Brenda ne veut plus rien avoir à faire avec moi.

Certes, je n'étais pas amoureux et elle ne l'était pas de moi, mais n'empêche que j'aurais aimé mieux la connaître.
Depuis que cette fille a posé les yeux sur moi, je me sens différent. Comme si je ne me connaissais plus ou que je ne m'étais jamais vraiment connu. Je n'ai l'impression de me découvrir qu'en sa présence. C'est impossible qu'elle ne ressente pas la même chose. Impossible. 
Il faut que je me rapproche d'elle. Mais avant, il me reste une chose à faire : rompre avec Morgan.

***

— Daniel ?

La mère des jumelles m'accueille avec des poches sous les yeux, témoignant de son manque de sommeil. Je suis troublé par ce tableau si rare. D'habitude, Madame Williams est toujours classe, coiffée et maquillée. Aujourd'hui, elle n'a même pas pris la peine de se vêtir d'autre chose que de son peignoir en satin.
Morgan a dû faire des scènes à sa pauvre famille.
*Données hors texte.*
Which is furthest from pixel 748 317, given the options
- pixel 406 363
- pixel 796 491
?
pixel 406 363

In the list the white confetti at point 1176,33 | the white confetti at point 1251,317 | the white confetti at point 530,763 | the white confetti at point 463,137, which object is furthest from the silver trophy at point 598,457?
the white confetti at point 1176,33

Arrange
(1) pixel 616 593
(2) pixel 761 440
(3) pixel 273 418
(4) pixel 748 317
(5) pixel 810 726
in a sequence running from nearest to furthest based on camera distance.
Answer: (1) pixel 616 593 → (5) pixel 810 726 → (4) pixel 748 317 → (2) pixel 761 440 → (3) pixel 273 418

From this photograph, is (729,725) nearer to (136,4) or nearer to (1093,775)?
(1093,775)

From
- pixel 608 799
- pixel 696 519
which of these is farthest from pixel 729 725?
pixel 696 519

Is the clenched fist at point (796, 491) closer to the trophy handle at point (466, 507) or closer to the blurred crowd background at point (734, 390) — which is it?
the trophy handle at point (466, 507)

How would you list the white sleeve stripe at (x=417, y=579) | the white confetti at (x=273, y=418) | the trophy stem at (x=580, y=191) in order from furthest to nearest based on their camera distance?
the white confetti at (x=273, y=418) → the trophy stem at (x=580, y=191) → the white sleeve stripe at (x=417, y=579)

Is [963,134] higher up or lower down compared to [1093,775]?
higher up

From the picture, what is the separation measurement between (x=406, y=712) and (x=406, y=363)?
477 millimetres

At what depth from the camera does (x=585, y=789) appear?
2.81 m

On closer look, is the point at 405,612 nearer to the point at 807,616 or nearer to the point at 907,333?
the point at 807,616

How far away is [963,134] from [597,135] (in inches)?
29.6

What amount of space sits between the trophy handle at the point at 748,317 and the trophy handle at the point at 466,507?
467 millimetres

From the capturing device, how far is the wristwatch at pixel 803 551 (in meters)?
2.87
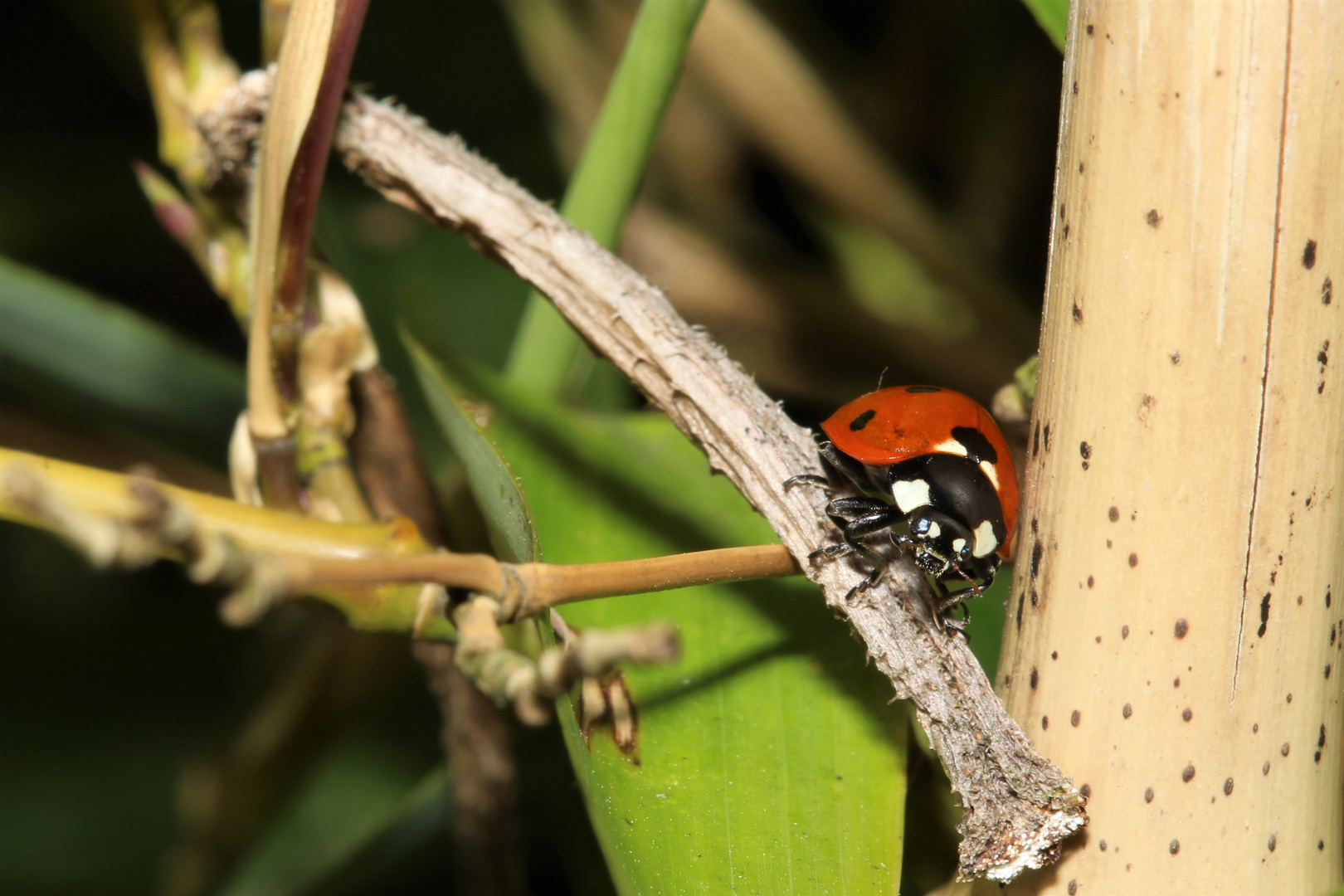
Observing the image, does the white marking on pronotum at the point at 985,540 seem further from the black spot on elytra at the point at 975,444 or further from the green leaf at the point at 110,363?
the green leaf at the point at 110,363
— Qu'est-ce que tu fais encore sur le perron ? Entre.

La voix tremblante de cette femme me semble inconnue. Elle qui d'habitude est si animée et sûre d'elle ! On dirait qu'on l'a vidée de son énergie. Je regrette de ne pas être resté hier soir pour m'occuper de Morgan. À la place, j'étais retourné dans ce petit appartement. Je pensais que, peut-être, il y avait une chance qu'elle s'y trouve. Malheureusement, je n'avais rien trouvé d'autre qu'une couche de poussière sur les instruments.

— Comment vous allez ? Comment elle va ? Je suis désolé, je n'aurais pas dû partir, hier...

Je pénètre dans la vaste maison à deux étages qui m'est depuis longtemps familière. Madame Williams s'affaire au bar de la cuisine aussi moderne et sophistiquée que n'importe quelle pièce de cette maison, si ce n'est plus.
Elle me sert son fameux jus de grenade. Elle sait que je ne bois que ça quand je traîne ici.

— Ce n'est rien mon Daniel, voyons. C'est déjà très gentil de ta part de l'avoir ramenée. J'ai tellement honte, si tu savais...

— Pas de problème, madame. C'est pas de votre faute, en plus...

Un silence s'installe. Je bois une gorgée de ma boisson avant de reposer mon verre. Sans le vouloir, j'aperçois la larme discrète qui glisse le long de la joue de Madame Williams. Elle me fait de la peine. Ses filles lui en font voir de toutes les couleurs et je m'âprete à en rajouter une couche.

— Je dois voir Morgan, si c'est possible.

Elle relève la tête vers moi, tout signe de tristesse ayant quitté son visage, et me sourit.

— Bien sûr. Tu sais où la trouver...

En marmonnant un "merci", je me précipite vers les escaliers et monte les marches en verre quatre à quatre, manquant de m'écraser au sol une fois en haut. La porte de la chambre de Morgan se démarque facilement des dix autres de par le fait qu'elle est la seule à être entrouverte. Je m'en approche lentement, veillant à ne pas faire trop de bruit. Une fois devant, je l'ouvre complètement sans prendre la peine de toquer.

— Morgan ?

Celle-ci est allongée sous les draps de son lit à deux places. Elle semble encore plus fatiguée que sa mère. Je remarque que la chaise à côté de sa table de chevet est vide, ce qui ne manque pas de me surprendre. Je m'attendais à ce que Maddison soit à son chevet vingt-quatre heures sur vingt-quatre. Quand ces deux-là le veulent, elles peuvent être vraiment attentionnées l'une envers l'autre. Son absence est d'ailleurs la seule imperfection de cette chambre. Autrement, le sol est propre, le bureau en bois massif est rangé, les fenêtres et les miroirs sont brillants et le dressing, que j'aperçois du coin de l'oeil, est plus qu'organisé. Tout est parfait, si on met les jumelles à part. L'une d'elle relève difficilement la tête en remarquant ma présence.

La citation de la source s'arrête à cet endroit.